Snake venom metalloproteinases
(SVMPs) are important
drug targets
against snakebite envenoming, the neglected tropical disease with
the highest mortality worldwide. Here, we focus on Russell’s
viper (Daboia russelii), one of the
“big four” snakes of the Indian subcontinent that, together,
are responsible for ca. 50,000 fatalities annually.
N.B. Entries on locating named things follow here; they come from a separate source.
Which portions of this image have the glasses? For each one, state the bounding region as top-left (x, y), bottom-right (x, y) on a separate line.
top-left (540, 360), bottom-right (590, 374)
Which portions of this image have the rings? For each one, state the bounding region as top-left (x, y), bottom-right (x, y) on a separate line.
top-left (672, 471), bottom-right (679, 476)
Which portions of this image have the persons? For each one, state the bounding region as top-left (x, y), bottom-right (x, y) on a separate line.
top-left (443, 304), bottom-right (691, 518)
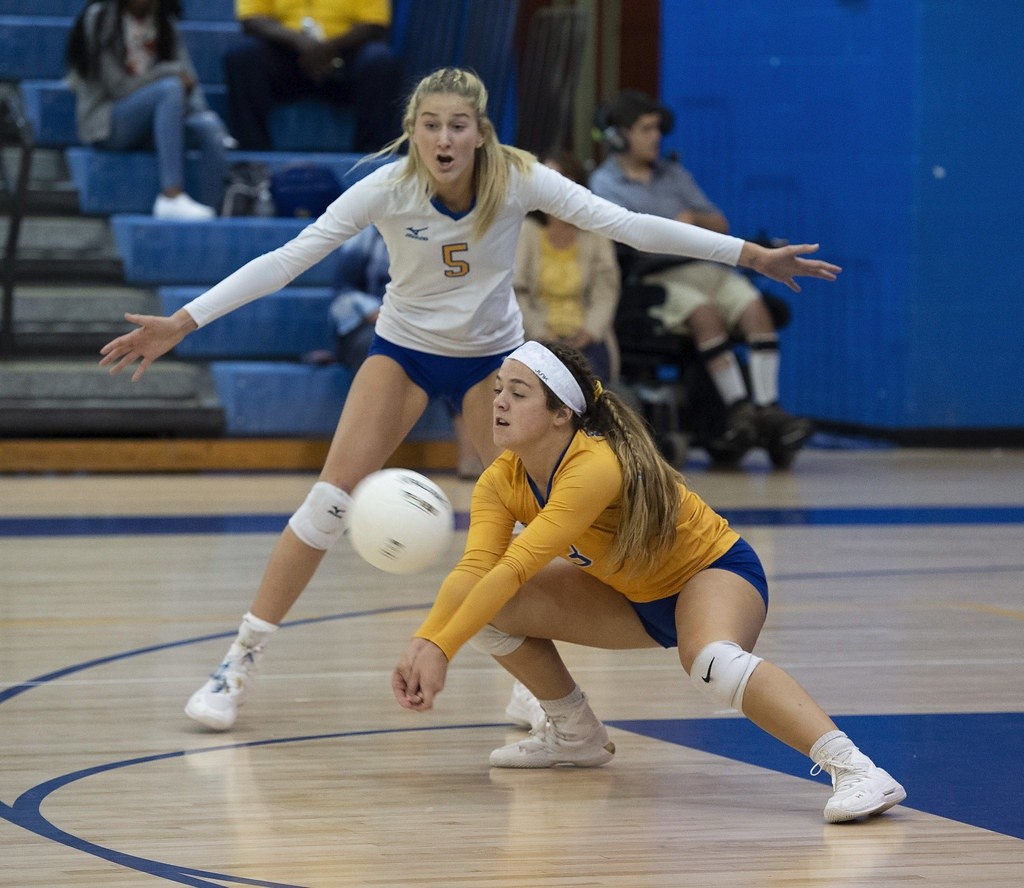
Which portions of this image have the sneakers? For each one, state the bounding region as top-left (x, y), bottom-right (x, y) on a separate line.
top-left (184, 639), bottom-right (264, 731)
top-left (504, 679), bottom-right (545, 729)
top-left (810, 748), bottom-right (907, 825)
top-left (489, 691), bottom-right (615, 770)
The “Russell’s
viper venom factor X activator” (RVV-X), a highly toxic metalloproteinase,
activates the blood coagulation factor X (FX), leading to the prey’s
abnormal blood clotting and death. Given its tremendous public health
impact, the WHO recognized an urgent need to develop efficient, heat-stable,
and affordable-for-all small-molecule inhibitors, for which a deep
understanding of the mechanisms of action of snake’s principal
toxins is fundamental. In this study, we determine the catalytic mechanism
of RVV-X by using a density functional theory/molecular mechanics
(DFT:MM) methodology to calculate its free energy profile. The results
showed that the catalytic process takes place via two steps. The first
step involves a nucleophilic attack by an in situ generated hydroxide
ion on the substrate carbonyl, yielding an activation barrier of 17.7
kcal·mol–1, while the second step corresponds
to protonation of the peptide nitrogen and peptide bond cleavage with
an energy barrier of 23.1 kcal·mol–1. Our study
shows a unique role played by Zn2+ in catalysis by lowering
the pK
a of the Zn2+-bound water
molecule, enough to permit the swift formation of the hydroxide nucleophile
through barrierless deprotonation by the formally much less basic
Glu140. Without the Zn2+ cofactor, this step would be rate-limiting.